Por entre as águas profundas dos oceanos, estende-se uma rede invisível que sustenta praticamente tudo o que fazemos no mundo digital. Poucos sabem, mas 99% do tráfego global de dados circula por cabos submarinos, e não por satélites como geralmente se imagina. Esta infraestrutura, composta por milhares de quilómetros de cabos de fibra óptica, é discreta mas absolutamente vital.
No entanto, essa mesma invisibilidade tornou-a um alvo fácil — e silencioso. Nos últimos dois anos, múltiplos cabos submarinos foram danificados em pontos estratégicos, especialmente no Mar Báltico e no Mar do Norte. Inicialmente tratados como acidentes, os episódios passaram a ser analisados como possíveis atos de sabotagem. E todas as pistas apontam numa direção: Rússia.

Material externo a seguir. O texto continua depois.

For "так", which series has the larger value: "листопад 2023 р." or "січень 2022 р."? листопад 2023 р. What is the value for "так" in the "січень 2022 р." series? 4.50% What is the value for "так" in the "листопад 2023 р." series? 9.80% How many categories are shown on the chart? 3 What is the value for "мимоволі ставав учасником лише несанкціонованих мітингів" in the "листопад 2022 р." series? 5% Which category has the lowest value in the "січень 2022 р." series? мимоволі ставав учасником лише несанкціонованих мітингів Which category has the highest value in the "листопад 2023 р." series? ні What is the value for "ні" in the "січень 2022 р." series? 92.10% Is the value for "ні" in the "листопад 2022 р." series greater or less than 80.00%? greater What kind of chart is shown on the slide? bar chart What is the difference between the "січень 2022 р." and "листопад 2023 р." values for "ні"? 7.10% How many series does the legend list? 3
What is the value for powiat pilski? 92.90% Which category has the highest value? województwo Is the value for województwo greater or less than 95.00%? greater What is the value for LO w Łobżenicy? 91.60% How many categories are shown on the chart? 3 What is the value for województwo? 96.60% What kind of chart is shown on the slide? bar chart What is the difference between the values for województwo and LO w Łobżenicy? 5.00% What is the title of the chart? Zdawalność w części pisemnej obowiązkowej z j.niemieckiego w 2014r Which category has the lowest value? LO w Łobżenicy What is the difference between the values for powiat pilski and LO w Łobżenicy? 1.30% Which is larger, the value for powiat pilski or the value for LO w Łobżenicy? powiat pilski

A NATO elevou o nível de alerta. O aumento das patrulhas navais e a monitorização de embarcações russas, nomeadamente do navio Yanter, sugerem uma preocupação crescente. Este navio, dotado de capacidades avançadas para operar nas profundezas, tem sido avistado com frequência nas proximidades dos cabos afetados. O seu histórico inclui mapeamentos e atividades que sugerem reconhecimento prévio de infraestruturas sensíveis. Coincidência? Pouco provável.
Os cabos submarinos são, hoje, muito mais do que canais de comunicação. Por eles fluem operações financeiras, comunicações diplomáticas, ordens militares e dados vitais para sistemas energéticos. A sua importância estratégica é comparável à de oleodutos ou centrais elétricas. E, no entanto, continuam vulneráveis, tanto a fenómenos naturais como a ações humanas. Mas quando se trata de uma sabotagem intencional, as implicações sobem de escala — e de gravidade.

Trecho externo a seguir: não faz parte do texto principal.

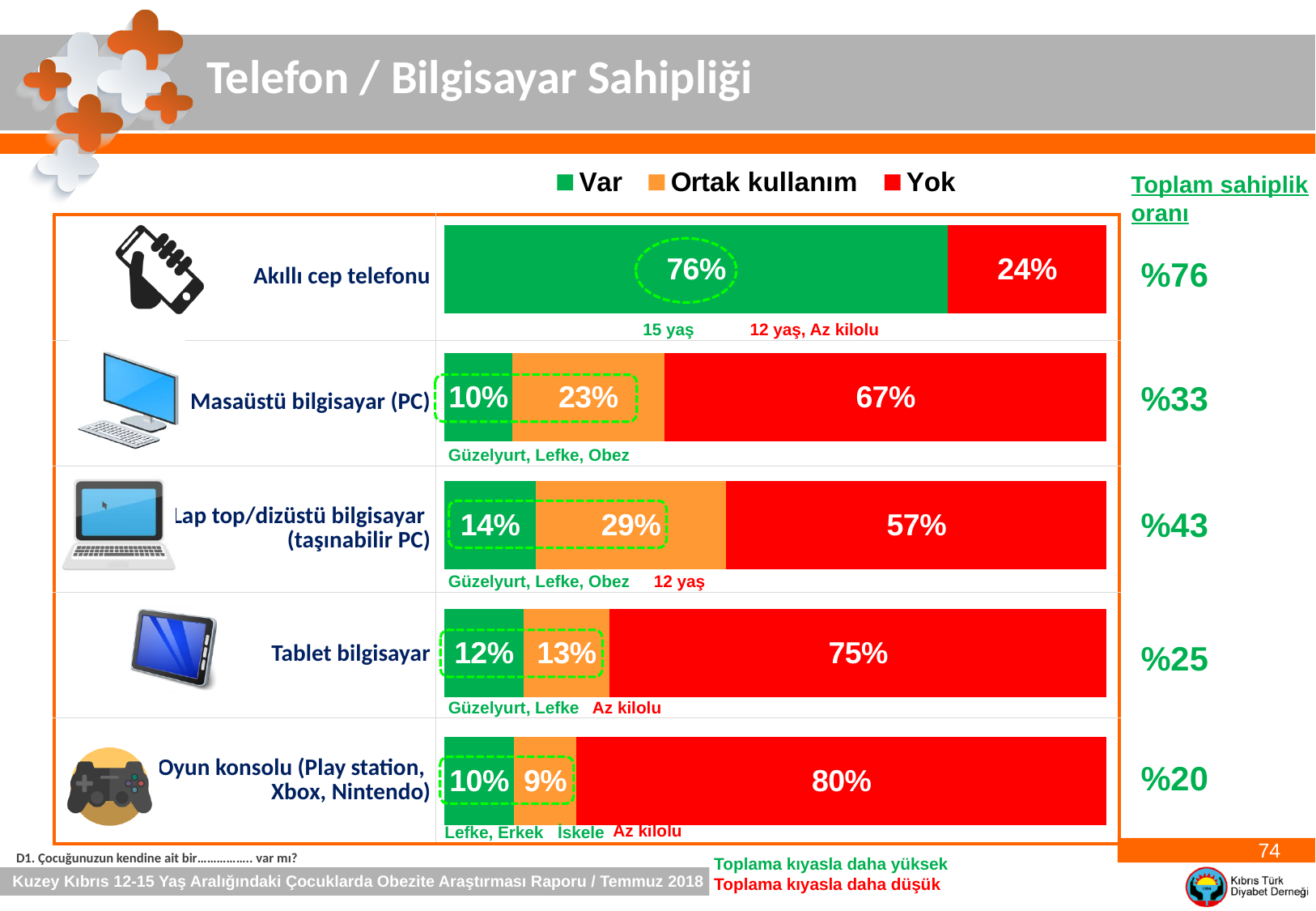
What is the 'Yok' value for Oyun konsolu (Play station, Xbox, Nintendo)? 80% What is the 'Toplam sahiplik oranı' shown for Lap top/dizüstü bilgisayar (taşınabilir PC)? %43 What is the 'Var' value for Akıllı cep telefonu? 76% What is the difference between the 'Yok' values for Tablet bilgisayar and Lap top/dizüstü bilgisayar (taşınabilir PC)? 18% Which category has the highest 'Yok' value? Oyun konsolu (Play station, Xbox, Nintendo) How many series does the legend list? 3 Which is larger: the 'Ortak kullanım' value for Masaüstü bilgisayar (PC) or for Tablet bilgisayar? Masaüstü bilgisayar (PC) What is the 'Yok' value for Masaüstü bilgisayar (PC)? 67% How many categories (device types) are plotted in the chart? 5 Which category has the lowest 'Yok' value? Akıllı cep telefonu What is the 'Ortak kullanım' value for Lap top/dizüstü bilgisayar (taşınabilir PC)? 29% What kind of chart is shown on the slide? Stacked bar chart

O que está em causa não é um simples corte de ligação à internet. Trata-se da possibilidade real de um colapso digital coordenado. Um apagão que afete não só o quotidiano das pessoas, mas também a estabilidade económica, a segurança nacional e a soberania digital dos países. E se tal ataque partir de uma potência como a Rússia, já envolvida em múltiplas frentes híbridas de confronto, o cenário torna-se ainda mais preocupante.
Neste contexto, a comunidade internacional deve reagir com firmeza e visão estratégica. A proteção das infraestruturas submarinas tem de passar a ser uma prioridade absoluta. Reforçar a vigilância, garantir redundâncias e promover uma cooperação sólida entre estados, forças armadas e operadores privados são passos urgentes.
A próxima guerra pode não começar com tanques ou mísseis. Pode começar no fundo do mar, com o corte silencioso de um cabo que liga continentes. E quando isso acontecer — se nada for feito até lá — será tarde para remediar.
Precisamos de agir antes de mergulharmos no silêncio digital. Porque sem essa rede invisível, o mundo simplesmente para.